Tuesday 28 January 2020

Second man is arrested after concert terror tip-off

Miles Michaud, lead singer of the California band Allah-Las. Photo: AP
Miles Michaud, lead singer of the California band Allah-Las. Photo: AP

Barney Henderson

Dutch police said yesterday they had arrested another man after cancelling a Rotterdam concert by a US rock band following a tip-off about a possible terror threat.

The man was detained before dawn in the Brabant region, police said in a statement, adding that the driver of a van with Spanish plates carrying gas canisters who was detained late on Wednesday in Rotterdam also remained in custody.

The arrests came after last week's twin vehicle attacks in Spain that killed 15 people, which were claimed by the Islamic State of Iraq and the Levant (Isil) group.

"A 22-year-old man from Brabant was arrested yesterday morning in the investigation into a terrorist threat Wednesday evening in Rotterdam," police said in a statement.

It was the second arrest after that of the Spanish van driver who was detained only hours after officials cancelled a concert by Los Angeles rock group Allah-Las.

The driver, who was "possibly driving under the influence", was "arrested because of his driving", police said, adding that officers had found a "number of gas canisters" in his van.
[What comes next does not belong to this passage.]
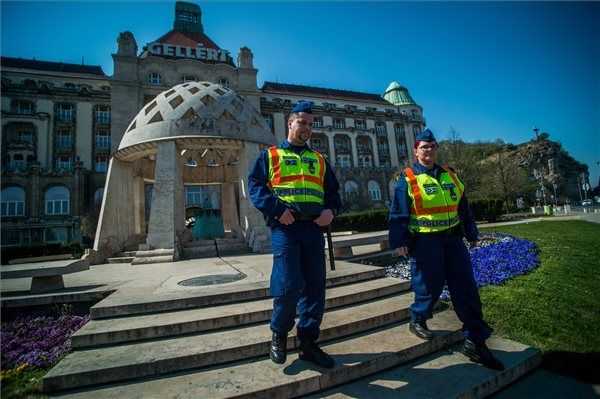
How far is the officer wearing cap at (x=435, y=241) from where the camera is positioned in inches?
114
The man, whom police said was a mechanic, was interviewed again yesterday.

But Dutch authorities have cautioned there may be no link between the van driver and the tip-off which came from Spanish police.
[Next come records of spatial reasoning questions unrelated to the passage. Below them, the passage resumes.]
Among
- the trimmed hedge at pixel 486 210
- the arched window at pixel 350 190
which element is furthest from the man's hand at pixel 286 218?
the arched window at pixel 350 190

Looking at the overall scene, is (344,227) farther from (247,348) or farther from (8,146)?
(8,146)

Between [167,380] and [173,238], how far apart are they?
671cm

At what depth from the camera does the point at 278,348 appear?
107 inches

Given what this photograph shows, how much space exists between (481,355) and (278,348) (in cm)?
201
Spanish and French police launched a Europe-wide manhunt last week for members of a terror cell that carried out the deadly van attack on Barcelona's Las Ramblas last Wednesday.
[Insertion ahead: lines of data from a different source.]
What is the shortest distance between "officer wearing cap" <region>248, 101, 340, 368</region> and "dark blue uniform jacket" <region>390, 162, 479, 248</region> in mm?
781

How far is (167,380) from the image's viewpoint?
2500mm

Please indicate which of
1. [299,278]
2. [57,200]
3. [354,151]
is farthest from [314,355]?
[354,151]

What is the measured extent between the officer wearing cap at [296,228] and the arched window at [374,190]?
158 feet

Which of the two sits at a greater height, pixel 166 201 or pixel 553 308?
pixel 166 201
Spanish police later found bomb-making equipment that included more than 100 tanks of butane gas, nails, and 500 litres of acetone peroxide, which can be used as a crude and unstable homemade explosive.

There were no suggestions on Wednesday night that the apparent foiled terror plot in Rotterdam was linked to the Barcelona cell.

Sources said there was no connection with Barcelona and that the tip-off about the Rotterdam plot was the result of an investigation by the Spanish Civil Guard that had been under way for some time

Ahmed Aboutaleb, the mayor of Rotterdam, warned against "swift conclusions".

"It would be wrong at this moment to pile up these facts and conclude: thus there was a plan to attack with gas bottles, et cetera, because that was the picture last week in Barcelona. I would be careful with that," he said.

In an interview with 'The Guardian' last year, band members said they chose their name because they were seeking a "holy sounding" name and did not realise it might cause offence.